1. Jen Kearney – To The Moon (Chin Chin)
2. Anthony Joseph & The Spasm Band – Rubber Orchestras (Naïve)
3. Eddie Roberts & The Fire Eaters – Burn (Legere)
4. Zara McFarlane – Until Tomorrow (Brownswood)
5. Empirical – Elements Of Truth (Naim)
6. Jacqui Dankworth – It Happens Quietly (Specific)
8. Sabrina Malheiros – Dreaming (Far Out)
9. The Mighty Mocambos – The Future Is Here (Legere)
10. Nick Pride & The Pimptones - Midnight Feast Of Jazz (Record Kicks)
11. Nat Burchall – Sacred Dimension (Gondwana)
12. Sean Khan – Slow Burner (Far Out)
13. Emily Saunders – Cotton Skies (F-IRE)


1. Jen Kearney – Warm Bath Eyes (Chin Chin)
2. Electric Empire – Baby, I Need Your Lovin’ (Expansion)
3. Eli ‘Paperboy’ Reed – Come And Get It (Capitol)
4. Jasmine Kara –In The Basement (Acid Jazz)
5. The Fantastics – Fat Hector (Freestyle)
6. Andy Lewis – Good Soul In The Good Times (Acid Jazz)
7. Sureshot Symphony Solution – Mr Fortune and Fame (Sure Shot)
8. The Mighty Mocambos – Zulu Walk Pt 2 (Legere)
9. Magnus Carlson – From Now On (Acid Jazz)
10. Bobby Brooks Hamilton – It Was You (Wild Records)
11. Edenheight – Peaceboy (Breakin’ Bread)
12. Incognito – Life Ain’t Nothing But A Good Thing (Dome)


Mark De Clive Lowe – Renegades (Tru-Thoughts)

Although firmly established in the Jazz world and the unsatisfactorily-named Broken Beat movement based in West London Mark is actually from New Zealand and is now based in Los Angeles. Although one of the major artists in the Broken scene he was always, like most of the artists, a true individual and maverick. The immense talent and musical depth just exudes from him, as anyone witnessing one of his live performances will testify. Tru-Thoughts are lucky to have him. This is a fantastic album and proves how versatile he is with his seamless mixture of Fusion, Afro, Funk, Boogie and contemporary left-field R&B. His keyboard playing and programming are as excellent as ever, and it’s great to see singers Bembe Segue, Tawiah and Omar guesting, alongside many others. A very complete and satisfying album. I think you can tell that I‘m a fan?

Mauricio Maestro Feat. Nana Vasconcelos – Upside Down (Far Out)

This is, apparently, the second album of a trilogy that’s taken 5 decades to complete. The trilogy is between guitarist, singer and composer, Mendes, and beloved master-percussionist Vasconcelos. It’s a hard album to give critique as, for what it is it’s incredible. If you’re looking for a hummable, sing-along commercial album this isn’t for you. This is quite often sparse, bare-bones roots music; quite often just a vocal, guitar and a shaker. I say sparse but somehow there’s a subtle wall of sound throughout punctuated by Vasconcelos’ occasional percussive (trademark) scatting.
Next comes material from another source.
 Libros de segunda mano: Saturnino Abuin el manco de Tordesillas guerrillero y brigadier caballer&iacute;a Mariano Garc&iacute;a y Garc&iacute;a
Ultimately, this album is a beautiful journey and a thing of beauty.

Ronnie Ross Quintet – Stompin’ With…. (Fantastic Voyage)
Tony Crombie - Whole Lotta Tony (Fantastic Voyage)
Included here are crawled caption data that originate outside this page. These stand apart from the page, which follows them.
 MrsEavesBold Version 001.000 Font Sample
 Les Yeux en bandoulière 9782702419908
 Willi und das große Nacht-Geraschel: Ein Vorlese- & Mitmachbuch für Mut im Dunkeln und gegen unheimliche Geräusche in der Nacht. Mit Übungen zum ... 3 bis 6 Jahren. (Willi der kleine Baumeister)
I get sent so much music – and most I will not review. I genuinely get excited to receive these reissues though. This is British Modern Jazz at it’s very best and on the beloved (and obscenely rare) Tempo and Ember Records at last lovingly reissued by Fantastic Voyage. This month both CD’s are from 1961. Ronnie Ross’ album, I believe, was his debut as a solo artist. I was very fortunate to have known and played alongside Ronnie for a few years – always an incredible world-class soloist. It’s great to hear him here as a young man absolutely on fire. Again, we also have another album by the drummer Tony Crombie who, after diverting into different areas ended up as the resident drummer at Ronnie Scotts Jazz Club around the time this album was made. Both albums are beautiful and still in that transitional post-Bop period – after all, Coltrane was just about to tear up the rule book soon after this period. As with all these reissues, they’re a wonderful snap-shot of the time and an absolute joy. As I said last month: The packaging is excellent on both CD’s, with great booklets, artwork and even bonus tracks that weren’t on the original. Many thanks to Fantastic Voyage for releasing these very important recordings.